Pearl Charles

Embracing the fluidity of the ‘70s, and a freedom from the constraints of genre, the latest album from Pearl Charles crystallizes the vision that she’s built over the past few records. Her first for her own imprint, Taurus Rising, the new record Desert Queen dips through country, pop, disco, and rock, tied together with silk scarves and a bolo-tie boogie that’s caught in the radio waves between Linda Rondstadt, Fleetwood Mac, Boney M, and Gene Clark. The album opens under the hot lights and stage sparkle of “Does This Song Sound Familiar?” creeping into view with the slow slink of dry ice in darkness. Buoyancy carries the dizzying sway of “City Lights” through the speakers, lost in the disco ball sparkle of string swells, honeyed harmonies, and rubber ball bass bounce. The record doesn’t always stay so sanguine, though, often dwelling in the shadows of closing time. “Step Too Far,” and “Smoke In The Limousine” are draped in the nuance of night, and even with their gilded embellishments, they can’t help but let in the embrace of loneliness.
Classic signifiers light up the licks on “Middle of the Night,” a vamped rock heel turn that commands the stage with the confidence of a legacy act. Co-production by Charles’ partner and foil Michael Rault finds both artists feeling comfortable in their own skin. Released from the examinations and expectations of a label, the two are free to send listeners on a tour of the connective tissue of pop’s past picking out influences from both sides of the soil — radio hits sewn up with private press edits.
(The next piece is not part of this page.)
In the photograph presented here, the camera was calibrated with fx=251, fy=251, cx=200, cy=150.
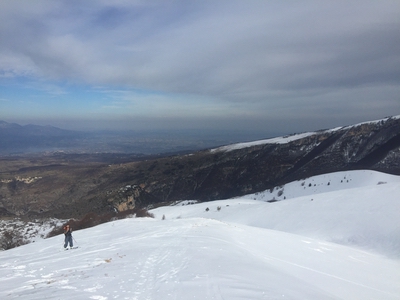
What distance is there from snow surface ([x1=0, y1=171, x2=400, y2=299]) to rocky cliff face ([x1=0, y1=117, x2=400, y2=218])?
73.1 feet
More than a few tracks here could easily fool some fevered collector looking to find cutouts from the 45 bin but Charles doesn’t hold so tightly to pastiche as much as she conjures an aura. Holed up in their Joshua Tree studio, the pair enjoy the kind of freedom to wander that used to require the ability to bankroll a French mansion and team of managers to keep label creditors at arm’s length. Swerving from Swedish platform pulses to the cusp of the Canyon and the tarnished brass bluster of Muscle Shoals, Desert Queen is free range pop at its best, a sterling example of letting vision over committee take the wheel.